**Aim of the task**
Search the data below for the string "sentiment". Extract every line that contains it.

===

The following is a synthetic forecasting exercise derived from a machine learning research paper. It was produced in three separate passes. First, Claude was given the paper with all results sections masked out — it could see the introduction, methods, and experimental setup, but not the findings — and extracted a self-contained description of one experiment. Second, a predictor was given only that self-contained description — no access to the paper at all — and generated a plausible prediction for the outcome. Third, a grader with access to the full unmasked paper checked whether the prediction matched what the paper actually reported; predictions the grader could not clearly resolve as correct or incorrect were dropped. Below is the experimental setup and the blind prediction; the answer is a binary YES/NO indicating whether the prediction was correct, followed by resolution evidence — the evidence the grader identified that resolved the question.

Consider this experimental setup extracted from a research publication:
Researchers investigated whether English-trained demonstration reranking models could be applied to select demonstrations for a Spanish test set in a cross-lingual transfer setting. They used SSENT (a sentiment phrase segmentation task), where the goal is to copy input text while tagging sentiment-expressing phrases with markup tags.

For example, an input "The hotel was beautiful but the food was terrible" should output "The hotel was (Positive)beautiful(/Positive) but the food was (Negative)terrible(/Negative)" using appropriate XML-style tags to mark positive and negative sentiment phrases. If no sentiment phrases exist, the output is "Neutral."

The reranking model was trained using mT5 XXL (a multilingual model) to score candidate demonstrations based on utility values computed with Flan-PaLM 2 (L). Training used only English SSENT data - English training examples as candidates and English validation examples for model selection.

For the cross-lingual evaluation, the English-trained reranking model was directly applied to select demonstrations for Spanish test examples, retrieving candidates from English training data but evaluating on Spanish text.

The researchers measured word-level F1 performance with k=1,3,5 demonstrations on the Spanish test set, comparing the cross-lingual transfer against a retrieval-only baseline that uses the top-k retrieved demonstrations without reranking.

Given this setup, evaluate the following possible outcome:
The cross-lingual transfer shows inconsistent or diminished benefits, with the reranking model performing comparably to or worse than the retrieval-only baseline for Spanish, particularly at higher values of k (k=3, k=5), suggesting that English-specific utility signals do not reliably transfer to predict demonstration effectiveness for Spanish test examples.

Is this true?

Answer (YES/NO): NO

===

**Solution for this task**
Researchers investigated whether English-trained demonstration reranking models could be applied to select demonstrations for a Spanish test set in a cross-lingual transfer setting. They used SSENT (a sentiment phrase segmentation task), where the goal is to copy input text while tagging sentiment-expressing phrases with markup tags.
For example, an input "The hotel was beautiful but the food was terrible" should output "The hotel was (Positive)beautiful(/Positive) but the food was (Negative)terrible(/Negative)" using appropriate XML-style tags to mark positive and negative sentiment phrases. If no sentiment phrases exist, the output is "Neutral."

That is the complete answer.